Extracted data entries
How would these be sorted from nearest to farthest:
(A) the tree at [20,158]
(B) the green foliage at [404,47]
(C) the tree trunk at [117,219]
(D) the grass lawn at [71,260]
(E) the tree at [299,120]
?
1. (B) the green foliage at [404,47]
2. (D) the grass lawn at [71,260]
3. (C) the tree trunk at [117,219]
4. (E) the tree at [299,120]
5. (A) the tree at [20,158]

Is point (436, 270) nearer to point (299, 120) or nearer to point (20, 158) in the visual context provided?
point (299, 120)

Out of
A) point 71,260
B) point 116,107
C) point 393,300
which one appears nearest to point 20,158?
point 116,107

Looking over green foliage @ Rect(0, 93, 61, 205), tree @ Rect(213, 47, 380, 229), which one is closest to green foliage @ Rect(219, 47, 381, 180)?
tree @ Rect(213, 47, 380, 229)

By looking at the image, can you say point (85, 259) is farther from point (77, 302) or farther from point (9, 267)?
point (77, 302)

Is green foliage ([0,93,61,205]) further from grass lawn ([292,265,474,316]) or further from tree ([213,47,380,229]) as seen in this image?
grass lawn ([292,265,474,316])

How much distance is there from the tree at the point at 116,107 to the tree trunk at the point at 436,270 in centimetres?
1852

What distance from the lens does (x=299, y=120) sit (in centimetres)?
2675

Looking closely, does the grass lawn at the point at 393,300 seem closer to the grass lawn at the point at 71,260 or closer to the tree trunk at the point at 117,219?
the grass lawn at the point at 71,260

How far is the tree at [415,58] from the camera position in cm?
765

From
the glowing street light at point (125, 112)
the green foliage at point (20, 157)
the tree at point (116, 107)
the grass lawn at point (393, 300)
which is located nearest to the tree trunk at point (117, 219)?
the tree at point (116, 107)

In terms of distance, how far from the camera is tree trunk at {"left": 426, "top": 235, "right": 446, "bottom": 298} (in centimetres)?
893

THE REQUEST: Reproduce the data in full, exactly as presented.

RESULT OF THE TASK:
How would these be sorted from nearest to farthest:
(A) the tree at [20,158]
(B) the green foliage at [404,47]
(C) the tree trunk at [117,219]
(D) the grass lawn at [71,260]
(E) the tree at [299,120]
?
1. (B) the green foliage at [404,47]
2. (D) the grass lawn at [71,260]
3. (C) the tree trunk at [117,219]
4. (E) the tree at [299,120]
5. (A) the tree at [20,158]

Is point (436, 270) nearer to point (299, 120) or nearer to point (20, 158) in the visual context provided?
point (299, 120)

Out of
A) point 71,260
B) point 116,107
C) point 393,300
which one appears nearest to point 20,158?
point 116,107

Looking over green foliage @ Rect(0, 93, 61, 205), tree @ Rect(213, 47, 380, 229), which one is closest to green foliage @ Rect(219, 47, 381, 180)?
tree @ Rect(213, 47, 380, 229)

By looking at the image, can you say point (85, 259) is farther from point (77, 302) or farther from point (9, 267)?
point (77, 302)

Is green foliage ([0,93,61,205]) further from grass lawn ([292,265,474,316]) or further from tree ([213,47,380,229]) as seen in this image?
grass lawn ([292,265,474,316])

How much distance is there from the tree at the point at 116,107 to the tree trunk at the point at 436,270 in centimetres?
1852

What distance from the lens does (x=299, y=120) sit (in centimetres)?
2675

Looking closely, does the grass lawn at the point at 393,300 seem closer to the grass lawn at the point at 71,260 or closer to the tree trunk at the point at 117,219?
the grass lawn at the point at 71,260

How far is the tree at [415,58] from the camera position in cm?
765

From
the glowing street light at point (125, 112)
the green foliage at point (20, 157)
the tree at point (116, 107)
the grass lawn at point (393, 300)
which is located nearest to the tree trunk at point (117, 219)?
the tree at point (116, 107)

In terms of distance, how far from the camera is tree trunk at {"left": 426, "top": 235, "right": 446, "bottom": 298} (in centimetres)?
893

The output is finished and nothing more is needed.